Packing the kids into a smaller home on wheels may seem daunting, but many families embrace the challenge, particularly since there are more school options available than ever before. In our survey, 19% of children living in RVs are homeschooled, and 49% take virtual classes. About a third (31%) of families stay close to a home base so their children can attend school, saving big trips for the summer months.
Rob and Tosha Lackey, who are 41 and 38, took to the road full-time in January 2020 with their children Carter, 15, and Edith, 10. They travel year-round, running a custom racing gear business that takes them to motorcycle tracks across the country. The kids attend an Oklahoma-based virtual school and have made friends at events where they see the same families repeatedly. During our interview, they crossed into Arizona — a milestone for their kids who’ve now been to all 48 states in the contiguous U.S.

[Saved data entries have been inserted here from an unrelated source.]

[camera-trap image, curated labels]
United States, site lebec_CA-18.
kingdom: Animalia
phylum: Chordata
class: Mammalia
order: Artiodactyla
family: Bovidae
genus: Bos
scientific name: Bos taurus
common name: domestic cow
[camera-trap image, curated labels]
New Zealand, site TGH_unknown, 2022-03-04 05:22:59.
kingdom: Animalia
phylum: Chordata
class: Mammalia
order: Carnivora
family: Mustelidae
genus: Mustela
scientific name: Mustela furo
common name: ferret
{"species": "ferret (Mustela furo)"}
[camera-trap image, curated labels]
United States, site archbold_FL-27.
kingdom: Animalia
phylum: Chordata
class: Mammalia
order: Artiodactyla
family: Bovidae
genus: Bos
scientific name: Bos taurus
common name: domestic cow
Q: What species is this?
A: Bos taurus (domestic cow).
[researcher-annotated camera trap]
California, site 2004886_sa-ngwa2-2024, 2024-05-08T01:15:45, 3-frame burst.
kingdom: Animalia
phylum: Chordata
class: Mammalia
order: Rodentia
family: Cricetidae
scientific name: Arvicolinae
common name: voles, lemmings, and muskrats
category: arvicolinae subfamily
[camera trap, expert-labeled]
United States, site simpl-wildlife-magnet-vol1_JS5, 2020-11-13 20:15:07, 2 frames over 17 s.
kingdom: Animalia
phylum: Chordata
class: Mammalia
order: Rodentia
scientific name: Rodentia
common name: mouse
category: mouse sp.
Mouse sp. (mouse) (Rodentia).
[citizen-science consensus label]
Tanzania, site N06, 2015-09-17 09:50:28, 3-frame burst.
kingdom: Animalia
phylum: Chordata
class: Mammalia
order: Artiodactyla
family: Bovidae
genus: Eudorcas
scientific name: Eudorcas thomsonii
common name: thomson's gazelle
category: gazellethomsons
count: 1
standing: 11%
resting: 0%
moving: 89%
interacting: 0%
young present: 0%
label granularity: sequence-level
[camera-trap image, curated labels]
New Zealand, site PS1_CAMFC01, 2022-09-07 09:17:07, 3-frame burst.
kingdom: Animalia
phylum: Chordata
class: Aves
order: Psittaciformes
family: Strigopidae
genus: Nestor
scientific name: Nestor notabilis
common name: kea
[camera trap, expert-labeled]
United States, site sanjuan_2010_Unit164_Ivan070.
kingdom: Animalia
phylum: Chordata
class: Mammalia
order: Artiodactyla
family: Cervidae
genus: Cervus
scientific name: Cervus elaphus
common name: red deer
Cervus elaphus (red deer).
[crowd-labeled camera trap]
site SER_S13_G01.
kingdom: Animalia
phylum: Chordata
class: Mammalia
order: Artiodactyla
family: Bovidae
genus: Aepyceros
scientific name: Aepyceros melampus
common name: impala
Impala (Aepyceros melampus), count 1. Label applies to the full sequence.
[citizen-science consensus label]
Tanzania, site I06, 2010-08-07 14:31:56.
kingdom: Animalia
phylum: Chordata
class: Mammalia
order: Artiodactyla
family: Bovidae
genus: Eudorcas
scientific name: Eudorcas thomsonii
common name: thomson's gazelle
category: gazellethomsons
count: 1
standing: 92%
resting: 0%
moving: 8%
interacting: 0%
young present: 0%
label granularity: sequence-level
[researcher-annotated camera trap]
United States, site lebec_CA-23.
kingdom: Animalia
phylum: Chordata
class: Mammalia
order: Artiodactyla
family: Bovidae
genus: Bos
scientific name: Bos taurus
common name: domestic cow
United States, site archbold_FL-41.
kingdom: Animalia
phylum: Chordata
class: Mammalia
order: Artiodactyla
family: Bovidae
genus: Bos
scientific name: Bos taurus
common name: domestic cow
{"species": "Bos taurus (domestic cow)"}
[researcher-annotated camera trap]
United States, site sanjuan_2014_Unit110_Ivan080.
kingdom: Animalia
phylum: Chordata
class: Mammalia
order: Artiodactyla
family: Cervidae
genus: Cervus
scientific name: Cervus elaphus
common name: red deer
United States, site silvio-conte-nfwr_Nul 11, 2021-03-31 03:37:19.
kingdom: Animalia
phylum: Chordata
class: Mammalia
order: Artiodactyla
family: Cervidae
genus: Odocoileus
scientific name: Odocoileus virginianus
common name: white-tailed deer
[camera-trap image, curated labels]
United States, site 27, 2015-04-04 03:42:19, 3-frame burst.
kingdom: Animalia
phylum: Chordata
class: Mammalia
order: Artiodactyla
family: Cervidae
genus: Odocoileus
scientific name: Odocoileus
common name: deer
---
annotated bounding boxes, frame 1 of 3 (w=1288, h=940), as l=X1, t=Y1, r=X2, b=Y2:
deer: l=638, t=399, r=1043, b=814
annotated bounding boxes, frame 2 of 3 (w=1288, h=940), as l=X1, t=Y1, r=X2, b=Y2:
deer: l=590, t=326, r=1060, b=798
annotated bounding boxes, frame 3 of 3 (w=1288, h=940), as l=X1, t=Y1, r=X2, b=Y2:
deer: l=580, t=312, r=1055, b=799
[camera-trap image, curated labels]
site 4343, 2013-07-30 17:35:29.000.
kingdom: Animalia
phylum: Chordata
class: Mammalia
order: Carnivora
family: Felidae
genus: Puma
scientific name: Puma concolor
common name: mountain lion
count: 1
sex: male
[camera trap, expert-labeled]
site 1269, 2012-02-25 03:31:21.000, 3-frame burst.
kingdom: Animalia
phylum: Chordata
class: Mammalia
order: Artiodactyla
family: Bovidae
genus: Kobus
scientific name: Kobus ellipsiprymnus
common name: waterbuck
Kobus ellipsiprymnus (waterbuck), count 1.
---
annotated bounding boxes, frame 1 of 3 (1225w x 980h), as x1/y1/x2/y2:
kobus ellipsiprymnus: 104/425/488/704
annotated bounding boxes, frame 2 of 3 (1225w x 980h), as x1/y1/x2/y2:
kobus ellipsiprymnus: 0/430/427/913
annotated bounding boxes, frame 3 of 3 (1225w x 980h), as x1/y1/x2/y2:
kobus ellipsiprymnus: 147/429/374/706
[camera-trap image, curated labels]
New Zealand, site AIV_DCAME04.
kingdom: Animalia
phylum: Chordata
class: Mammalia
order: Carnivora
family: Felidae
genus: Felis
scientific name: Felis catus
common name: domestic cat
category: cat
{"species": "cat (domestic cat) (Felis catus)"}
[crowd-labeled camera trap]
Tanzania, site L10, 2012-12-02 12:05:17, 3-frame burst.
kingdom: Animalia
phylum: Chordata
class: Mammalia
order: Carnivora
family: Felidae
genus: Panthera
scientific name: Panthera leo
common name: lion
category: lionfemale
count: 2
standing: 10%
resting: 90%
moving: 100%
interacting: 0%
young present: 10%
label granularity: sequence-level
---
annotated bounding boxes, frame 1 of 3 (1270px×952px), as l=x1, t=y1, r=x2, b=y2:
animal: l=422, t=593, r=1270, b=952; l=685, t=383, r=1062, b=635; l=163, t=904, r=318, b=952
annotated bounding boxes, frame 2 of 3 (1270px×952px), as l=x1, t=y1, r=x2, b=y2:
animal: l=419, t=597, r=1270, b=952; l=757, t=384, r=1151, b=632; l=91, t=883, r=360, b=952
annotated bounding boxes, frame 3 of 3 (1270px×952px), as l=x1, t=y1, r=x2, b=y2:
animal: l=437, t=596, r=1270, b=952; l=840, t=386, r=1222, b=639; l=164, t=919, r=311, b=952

Just before the pandemic, the couple embraced #RVLife, quitting their corporate jobs, buying an RV, and hitting the road, even though they had never RVed before. After about 18 months, they decided to sell their home in Oklahoma and fully commit to RV living.
Pets are Part of the RVing Family
Our survey revealed that pets are a big part of RV life, which is another benefit of traveling via RV. Families can easily integrate pets into the lifestyle. At KOA, pets have become so prevalent that many campgrounds have expanded their pet-friendly offerings with dog parks and individual pens at camp and RV sites. Learn more tips for RVing with pets.
Families are much more likely to have pets along for the ride. 85% of families travel with a dog, 52% have a cat, and 5% travel with a rabbit.
The Lackeys are one of those families. Their bunny, Thumper, didn’t like traveling in the RV at first, but he’s adapted and is a source of comfort for the entire family. “He makes us all happy,” says Tosha.
The best pet safety while driving is to keep Thumper in his cage as they move from place to place. So far so good, as he has had no complaints.